Walking the wilderness path

Sermon preached by Rev’d Dr Emma Pennington at All Saints’ Cuddesdon and St Giles’ Horspath on 14th February 2016.

Readings: Luke 4:1-13

One of the things Jonathan and I love to do is go walking and in recent years we have enjoyed walking with our children. In past years we spent our holidays doing some of the great long distance footpaths of England, such as the Coast to Coast, the toe of Cornwall and the South Downs Way. In its own way each one has been remarkable, not only for the beauty of the landscape but also for the sheer pleasure in looking back over a good pint at the distance and terrain covered each day. But one of them really sticks in my memory.


We were living in Cuddesdon at the time, with a daily view of the Chilton hills and one day we decided that we just had to do the Ridgeway walk which runs from Avebury in Wiltshire to Ivinghoe beacon just west of Luton. At only 85 miles it certainly wasn’t the longest walk we had done and we thought it would be easy, a great five day break.


So we set off, rucksacks on our backs, a spring in our step, faces set towards our goal and confident that the 19 miles ahead of us that day would be a breeze and a pleasure. However, by mid-afternoon, with still five miles of walking ahead of us, the pace began to slow, the conversation dried up, we began to wonder if we had not packed too much in our ever increasingly burdensome backpacks and the legs were beginning to seriously ache. It was with relief that we found our bed and breakfast place and consoled each other with the fact that our tiredness was only a first day thing which would wear off. Unfortunately it didn’t. Each day it got harder and harder. You see we weren’t as fit as we thought we were. What we had believed would be a pleasurable holiday became a hard, cold miserable trial.


The lowest point came on the third day. By this time walking felt like stepping on shards of glass with bare feet and the hamstrings seems to be stretched out on a permanent rack. Each step was agony. The weather had also made a turn for the worse and we were bombarded at unexpected intervals with bullets of hail. There was little shelter and n flask of coffee. We had also come to that section of the Ridgeway which runs across the Wiltshire downs, long stretches of open grass track which never seemed to come to an end. For the first time I seriously wanted to give up.


All of us have times in our spiritual journey when the path becomes very difficult. In this desert period there is little which gives us pleasure anymore. The delight and certainty with which we set out on the journey has melted away with the morning dew and we are left with only a cold, dry drudgery. The things which burden us, weigh very heavy and seem to consume all our energy and thought. The passages, prayers and worship which had been our ever present, reliable support and consolation only give pain, leading to the bitter self-belief that we were never good enough to start out on this journey in the first place. It’s then that we are tempted.

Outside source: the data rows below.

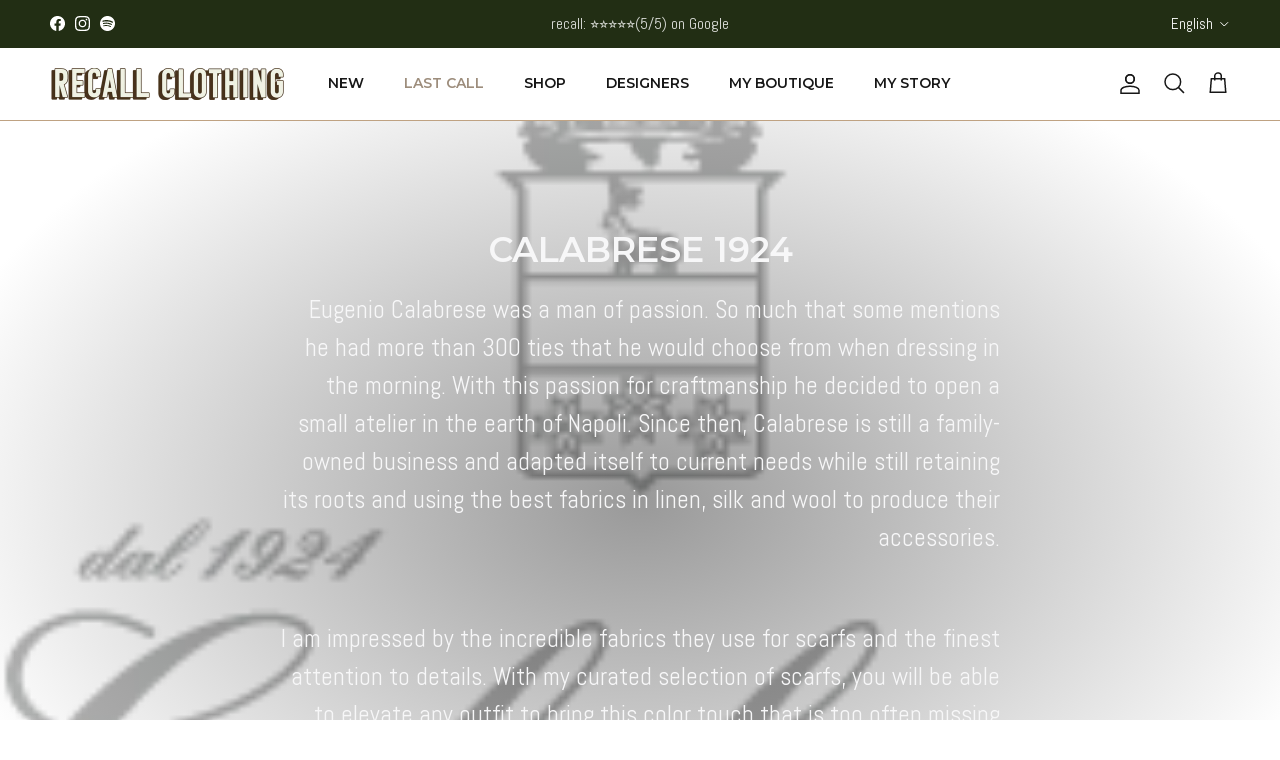

--- FILE ---
content_type: text/css
request_url: https://recallclothing.com/cdn/shop/t/53/assets/collapsible-tabs.css?v=23266975412028770251747739219
body_size: -398
content:
.collapsible-tabs{max-width:var(--reading-container-width, 800px);margin:var(--section-padding) auto}.collapsible-tabs .disclosure{margin:0;border:0}.collapsible-tabs__tab{border-bottom:1px solid rgba(0,0,0,.1)}.collapsible-tabs__tab .disclosure__title{padding-top:20px;padding-bottom:20px;border:0;font-size:1.3em}.collapsible-tabs__tab p:first-child{margin-top:0}.collapsible-tabs__tab p:last-child{margin-bottom:0}.collapsible-tabs__heading{margin-top:40px;margin-bottom:20px}.collapsible-tabs__text,.collapsible-tabs__button{margin-top:20px;margin-bottom:20px}.collapsible-tabs__tab .disclosure__title h2{font-size:16px;color:rgb(var(--body-text-color));font-family:var(--base-font-family);font-weight:var(--base-font-weight)}
/*# sourceMappingURL=/cdn/shop/t/53/assets/collapsible-tabs.css.map?v=23266975412028770251747739219 */


--- FILE ---
content_type: text/javascript
request_url: https://recallclothing.com/cdn/shop/t/53/assets/faq-header.js?v=50543771854149867501747739226
body_size: 374
content:
function debounce(fn,wait=300){let t;return(...args)=>{clearTimeout(t),t=setTimeout(()=>fn.apply(this,args),wait)}}if(!customElements.get("faq-header")){const FaqHeader=class extends HTMLElement{connectedCallback(){this.classNames={questionContainerInactive:"faq-search-item-inactive",sectionWithIndexStatus:"section-faq-header--with-index"},this.searchInput=this.querySelector(".faq-search__input"),this.searchInput&&(this.searchInput.addEventListener("change",this.performSearch.bind(this)),this.searchInput.addEventListener("keyup",this.performSearch.bind(this)),this.searchInput.addEventListener("paste",this.performSearch.bind(this))),this.debouncedBuildIndex=debounce(this.buildIndex.bind(this),50),document.addEventListener("theme:faq-header-update",this.debouncedBuildIndex),this.debouncedBuildIndex(),this.querySelector(".faq-index")&&(this.addEventListener("click",FaqHeader.handleIndexClick.bind(this)),this.closest(".section-faq-header").classList.add(this.classNames.sectionWithIndexStatus),this.resizeIndex.call(this),this.debouncedResizeIndex=debounce(this.resizeIndex.bind(this),250),window.addEventListener("resize",this.debouncedResizeIndex))}disconnectedCallback(){document.removeEventListener("theme:faq-header-update",this.debouncedBuildIndex),window.removeEventListener("resize",this.debouncedResizeIndex)}buildIndex(){const faqHeaderSection=this.closest(".section-faq-header"),indexContainer=this.querySelector(".faq-index__item-container");indexContainer&&indexContainer.querySelectorAll(".faq-index-item").forEach(el=>{el.parentNode.removeChild(el)}),this.linkedCollapsibleTabs=[],this.linkedQuestionContainers=[],this.linkedContent=[];let currentElement=faqHeaderSection;for(;currentElement.nextElementSibling&&currentElement.nextElementSibling.classList.contains("section-collapsible-tabs");)if(currentElement=currentElement.nextElementSibling,this.linkedCollapsibleTabs.push(currentElement),currentElement.querySelectorAll(".collapsible-tabs__tab").forEach(el=>this.linkedQuestionContainers.push(el)),currentElement.querySelectorAll(".collapsible-tabs__content").forEach(el=>this.linkedContent.push(el)),indexContainer){const currentElementHeading=currentElement.querySelector(".collapsible-tabs__heading");if(currentElementHeading){const htmlFragment=document.createRange().createContextualFragment(`
              <div class="faq-index-item">
                <a class="faq-index-item__link"></a>
              </div>`),link=htmlFragment.querySelector(".faq-index-item__link");link.href=`#${currentElementHeading.id}`,link.innerHTML=currentElementHeading.innerHTML,indexContainer.appendChild(htmlFragment)}}indexContainer&&this.resizeIndex.call(this)}resizeIndex(){const stickyContainer=this.querySelector(".faq-index__sticky-container");let currentElement=this.closest(".section-faq-header");for(;currentElement.nextElementSibling&&currentElement.nextElementSibling.classList.contains("section-collapsible-tabs");)currentElement=currentElement.nextElementSibling;const stickyContainerRect=stickyContainer.getBoundingClientRect(),currentElementRect=currentElement.getBoundingClientRect();stickyContainer.style.height=`${currentElementRect.bottom-stickyContainerRect.top}px`}performSearch(){setTimeout(()=>{const splitValue=this.searchInput.value.split(" "),terms=[];splitValue.forEach(t=>{t.length>0&&terms.push(t.toLowerCase())}),this.linkedQuestionContainers.forEach(el=>{if(terms.length){let termFound=!1;const matchContent=el.textContent.toLowerCase();terms.forEach(term=>{matchContent.indexOf(term)>=0&&(termFound=!0)}),termFound?el.classList.remove(this.classNames.questionContainerInactive):el.classList.add(this.classNames.questionContainerInactive)}else el.classList.remove(this.classNames.questionContainerInactive)}),this.linkedContent.forEach(el=>{terms.length?el.classList.add(this.classNames.questionContainerInactive):el.classList.remove(this.classNames.questionContainerInactive)})},10)}static handleIndexClick(evt){if(evt.target.classList.contains("faq-index-item__link")){evt.preventDefault();const id=evt.target.href.split("#")[1];let scrollTargetY=document.getElementById(id).getBoundingClientRect().top+window.pageYOffset-50;const stickyHeight=getComputedStyle(document.documentElement).getPropertyValue("--theme-sticky-header-height");stickyHeight&&(scrollTargetY-=parseInt(stickyHeight,10)),window.scrollTo({top:scrollTargetY,behavior:"smooth"})}}};window.customElements.define("faq-header",FaqHeader)}
//# sourceMappingURL=/cdn/shop/t/53/assets/faq-header.js.map?v=50543771854149867501747739226


--- FILE ---
content_type: text/javascript
request_url: https://recallclothing.com/cdn/shop/t/53/assets/custom.js?v=44118136553513870981747739223
body_size: -452
content:
addEventListener("DOMContentLoaded",function(event){if(document.querySelector("#CollectionFilterForm")){var calculateSideBarMaxHeight2=function(){if(window.innerWidth>999){var topOffset=document.querySelector("#CollectionFilterForm").getBoundingClientRect().top;topOffset>=0&&(document.querySelector("#CollectionFilterForm").style.maxHeight="calc(100vh - "+topOffset+"px)",document.querySelector("#CollectionFilterForm").style.overflow="auto")}else document.querySelector("#CollectionFilterForm").style.maxHeight="none"},calculateSideBarMaxHeight=calculateSideBarMaxHeight2;calculateSideBarMaxHeight2(),window.addEventListener("resize",function(event2){calculateSideBarMaxHeight2()}),window.addEventListener("scroll",function(event2){calculateSideBarMaxHeight2()})}});
//# sourceMappingURL=/cdn/shop/t/53/assets/custom.js.map?v=44118136553513870981747739223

Tempted to turn off the path and find somewhere warm and comfortable and stay there until all our pan and toil have become simply a distant memory. We settle with the illusion that we have already reached our destination. Like Jesus, we are tempted to turn stones into bread.


It’s then that we are tempted to go on, glorifying in our own stoical ability to rise above our deplorable human weaknesses and as a good Christian believing that we deserve the crown of eternal life as a reward for our own superhuman efforts at the journey’s end. Like Jesus, we are tempted to stand on the pinnacle of the Temple and show our spiritual calibre to all.


It’s then that we are tempted to sink into despair and give up. To believe that the journey was not for us after all, that there are better things we could be doing with our lives. Like Jesus, we are tempted to desire the kingdoms of the earth which Satan offers rather than the love of God.


All of us have these times of trial, these periods in the wilderness. Sometimes they are short, only minutes, but at other times they last days, months, even years. We would do anything to bring them to an end and feel once more the warmth and consolation of God’s love. Believing that somehow the wilderness is in us, an inability to respond, a weakness in our faith. But just as it was the Spirit that drove Jesus into his wilderness, so it is the Spirit who drives us into ours. For the desert is not a fault or weakness in us but a gift to us from God. Where, stripped of all our ease, self-reliance and certainty, we can encounter more deeply the depths of God’s love and saving presence, which we would never have known if our journey had been all warmth and light.


Over and above all the walks Jonathan and I have done, it is the Ridgeway that we always talk about and the way in which we made it to the end but only by holding each other’s hands. Amen.